Funny enough, you can actually do this in the new dplyr using rowwise
.
The intution here is to tranpose the dataframe and think of price
, carat
and n
as rows.
Then we can add a rowwise
summary, tranpose back and get our total row!

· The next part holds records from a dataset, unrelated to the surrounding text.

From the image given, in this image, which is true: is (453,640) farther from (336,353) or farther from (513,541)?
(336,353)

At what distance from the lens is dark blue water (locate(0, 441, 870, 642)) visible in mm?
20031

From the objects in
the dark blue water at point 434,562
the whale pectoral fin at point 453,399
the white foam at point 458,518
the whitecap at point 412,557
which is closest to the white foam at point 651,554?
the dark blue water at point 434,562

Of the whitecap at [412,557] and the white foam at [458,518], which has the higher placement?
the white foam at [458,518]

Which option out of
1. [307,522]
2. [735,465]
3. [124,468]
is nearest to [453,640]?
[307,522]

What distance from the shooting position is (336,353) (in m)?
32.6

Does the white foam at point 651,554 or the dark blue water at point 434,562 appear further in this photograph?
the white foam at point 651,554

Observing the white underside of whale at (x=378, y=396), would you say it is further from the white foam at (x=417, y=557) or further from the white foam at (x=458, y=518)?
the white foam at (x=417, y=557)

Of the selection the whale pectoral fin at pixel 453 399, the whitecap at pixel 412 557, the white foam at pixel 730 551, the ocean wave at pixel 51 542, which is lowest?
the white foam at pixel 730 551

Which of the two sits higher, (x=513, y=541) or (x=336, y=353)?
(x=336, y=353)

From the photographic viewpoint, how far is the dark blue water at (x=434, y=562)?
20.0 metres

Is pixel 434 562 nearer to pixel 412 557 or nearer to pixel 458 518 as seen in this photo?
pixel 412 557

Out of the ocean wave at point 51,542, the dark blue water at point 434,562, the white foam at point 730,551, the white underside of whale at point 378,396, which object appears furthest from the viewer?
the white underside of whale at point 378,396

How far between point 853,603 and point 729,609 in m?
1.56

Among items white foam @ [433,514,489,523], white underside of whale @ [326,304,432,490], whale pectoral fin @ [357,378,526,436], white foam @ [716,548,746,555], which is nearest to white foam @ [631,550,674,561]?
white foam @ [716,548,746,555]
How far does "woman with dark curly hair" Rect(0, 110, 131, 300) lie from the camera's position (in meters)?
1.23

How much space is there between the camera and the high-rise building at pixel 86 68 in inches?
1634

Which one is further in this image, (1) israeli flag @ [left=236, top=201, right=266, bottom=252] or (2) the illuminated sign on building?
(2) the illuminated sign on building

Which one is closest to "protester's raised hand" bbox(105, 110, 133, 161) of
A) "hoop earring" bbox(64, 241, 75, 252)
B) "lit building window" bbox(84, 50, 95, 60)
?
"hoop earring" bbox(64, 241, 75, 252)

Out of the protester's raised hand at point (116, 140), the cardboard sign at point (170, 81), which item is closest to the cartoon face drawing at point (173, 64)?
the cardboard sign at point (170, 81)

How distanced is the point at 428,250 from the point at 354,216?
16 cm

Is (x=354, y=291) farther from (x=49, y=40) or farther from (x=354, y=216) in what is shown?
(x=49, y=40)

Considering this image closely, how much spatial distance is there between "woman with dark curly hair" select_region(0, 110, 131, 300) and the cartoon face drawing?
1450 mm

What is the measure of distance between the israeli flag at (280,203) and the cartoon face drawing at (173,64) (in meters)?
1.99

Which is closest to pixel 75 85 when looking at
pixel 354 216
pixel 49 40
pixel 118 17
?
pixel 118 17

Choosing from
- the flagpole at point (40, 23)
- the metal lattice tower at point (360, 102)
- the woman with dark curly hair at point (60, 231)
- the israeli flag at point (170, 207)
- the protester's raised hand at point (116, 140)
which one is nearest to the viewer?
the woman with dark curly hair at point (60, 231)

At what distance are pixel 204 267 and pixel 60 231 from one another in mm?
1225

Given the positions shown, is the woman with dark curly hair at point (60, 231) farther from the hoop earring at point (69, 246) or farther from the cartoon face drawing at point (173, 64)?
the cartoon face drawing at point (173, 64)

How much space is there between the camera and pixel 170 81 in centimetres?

So we start by transposing the dataframe:
transpose_df <- function(x, col, name) {
x %>%
pivot_longer(-{{ col }}, names_to = name) %>%
pivot_wider(names_from = {{ col }})
}
diamonds_sum %>%
transpose_df(cut, "feature")
## # A tibble: 3 x 6
## feature Fair Good Ideal Premium `Very Good`
## <chr> <int> <int> <int> <int> <int>
## 1 price 7017600 19275009 74513487 63221498 48107623
## 2 carat 185 199 232 251 231
## 3 n 1610 4906 21551 13791 12082
Then use rowwise
to add a summary column for each feature:
diamonds_sum %>%
transpose_df(cut, "feature") %>%
rowwise(feature) %>%
mutate(total = sum(c_across()))
## # A tibble: 3 x 7
## # Rowwise: feature
## feature Fair Good Ideal Premium `Very Good` total
## <chr> <int> <int> <int> <int> <int> <int>
## 1 price 7017600 19275009 74513487 63221498 48107623 212135217
## 2 carat 185 199 232 251 231 1098
## 3 n 1610 4906 21551 13791 12082 53940
Then we can transpose again to get back to our original shape:
diamonds_sum %>%
transpose_df(cut, "feature") %>%
rowwise(feature) %>%
mutate(total = sum(c_across())) %>%
transpose_df(feature, "cut")
## # A tibble: 6 x 4
## cut price carat n
## <chr> <int> <int> <int>
## 1 Fair 7017600 185 1610
## 2 Good 19275009 199 4906
## 3 Ideal 74513487 232 21551
## 4 Premium 63221498 251 13791
## 5 Very Good 48107623 231 12082
## 6 total 212135217 1098 53940
This is also instructive to see how we can tranpose data using
the pivot_*
family of functions, and why it’s not so straight-forward to
arbitrarily tranpose data. It’s easy to lose information!